- _Excerpted passage_:
Given that this book was intended and carefully crafted to be Lindley’s own personal story rather than case studies on coaching strategies, she felt duty bound not to reveal the inside details of some of her athletes’ victories. Foremost of these reasons for this discretion is the high wire act she has to walk when coaching several stars at once. She feels rightly that her role is as a kind of priest who owes a vow of secrecy to the athlete.

For example, this reader is left wanting to know more how Lindley groomed Susan Williams to take advantage of her dominant cycling skills on the brutal hill on the bike leg at the final U.S. Olympic Trials and at the steep grade at the Athens Olympic course where Williams earned bronze. We are left to accept on faith that Lindley’s many collaborations were filled with insights and strategies but the curtain on those remains closed.

Lindley ultimately realized that her greatest triumph was finally, after years of battling social pressures, her original people-pleasing inclination and fears of ostracism, her decision to fully embrace her identity as a gay woman.

- _Dataset excerpts_:
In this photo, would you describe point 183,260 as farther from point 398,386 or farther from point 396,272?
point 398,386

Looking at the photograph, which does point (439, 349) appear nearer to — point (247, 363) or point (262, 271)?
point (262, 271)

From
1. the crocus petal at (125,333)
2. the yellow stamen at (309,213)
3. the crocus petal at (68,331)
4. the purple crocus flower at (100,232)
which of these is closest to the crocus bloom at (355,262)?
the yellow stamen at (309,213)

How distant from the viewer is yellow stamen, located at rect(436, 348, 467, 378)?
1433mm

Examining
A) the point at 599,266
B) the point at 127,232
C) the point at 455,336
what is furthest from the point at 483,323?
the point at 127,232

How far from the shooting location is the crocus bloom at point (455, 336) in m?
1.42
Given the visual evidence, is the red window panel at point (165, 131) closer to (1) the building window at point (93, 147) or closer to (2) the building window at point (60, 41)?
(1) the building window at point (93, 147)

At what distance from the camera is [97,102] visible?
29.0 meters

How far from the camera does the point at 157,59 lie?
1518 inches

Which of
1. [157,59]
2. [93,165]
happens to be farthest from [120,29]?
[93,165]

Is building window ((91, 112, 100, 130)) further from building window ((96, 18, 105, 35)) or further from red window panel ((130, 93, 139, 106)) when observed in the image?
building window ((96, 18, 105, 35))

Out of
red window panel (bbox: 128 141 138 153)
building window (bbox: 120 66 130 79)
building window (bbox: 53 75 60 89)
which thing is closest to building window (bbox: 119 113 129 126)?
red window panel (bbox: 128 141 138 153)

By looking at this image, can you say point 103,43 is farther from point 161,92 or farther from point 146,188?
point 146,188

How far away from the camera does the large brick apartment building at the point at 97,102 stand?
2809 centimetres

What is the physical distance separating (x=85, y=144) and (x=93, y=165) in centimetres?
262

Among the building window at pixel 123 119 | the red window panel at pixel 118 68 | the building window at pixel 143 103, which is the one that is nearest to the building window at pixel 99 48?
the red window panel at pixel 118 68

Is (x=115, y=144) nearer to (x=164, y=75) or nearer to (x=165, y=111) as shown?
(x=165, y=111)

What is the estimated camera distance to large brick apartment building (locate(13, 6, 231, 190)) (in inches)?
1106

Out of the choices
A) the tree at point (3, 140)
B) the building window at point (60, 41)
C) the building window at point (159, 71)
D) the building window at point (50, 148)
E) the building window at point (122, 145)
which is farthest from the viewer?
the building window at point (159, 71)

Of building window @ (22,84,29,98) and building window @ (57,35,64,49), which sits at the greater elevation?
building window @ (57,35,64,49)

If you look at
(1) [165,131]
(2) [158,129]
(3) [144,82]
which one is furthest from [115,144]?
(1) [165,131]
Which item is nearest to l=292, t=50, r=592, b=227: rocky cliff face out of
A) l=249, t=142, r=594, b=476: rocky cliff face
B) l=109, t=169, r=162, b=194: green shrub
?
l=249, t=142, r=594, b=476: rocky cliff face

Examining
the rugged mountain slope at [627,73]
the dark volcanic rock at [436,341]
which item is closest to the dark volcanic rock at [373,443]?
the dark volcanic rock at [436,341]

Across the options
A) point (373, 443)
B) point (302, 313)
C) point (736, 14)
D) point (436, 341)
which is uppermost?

- _Your task_: Copy out the passage about Lindley's book word for word, in full. The entries have no connection to the passage about Lindley's book.

- _Worked solution_:
Given that this book was intended and carefully crafted to be Lindley’s own personal story rather than case studies on coaching strategies, she felt duty bound not to reveal the inside details of some of her athletes’ victories. Foremost of these reasons for this discretion is the high wire act she has to walk when coaching several stars at once. She feels rightly that her role is as a kind of priest who owes a vow of secrecy to the athlete.

For example, this reader is left wanting to know more how Lindley groomed Susan Williams to take advantage of her dominant cycling skills on the brutal hill on the bike leg at the final U.S. Olympic Trials and at the steep grade at the Athens Olympic course where Williams earned bronze. We are left to accept on faith that Lindley’s many collaborations were filled with insights and strategies but the curtain on those remains closed.

Lindley ultimately realized that her greatest triumph was finally, after years of battling social pressures, her original people-pleasing inclination and fears of ostracism, her decision to fully embrace her identity as a gay woman.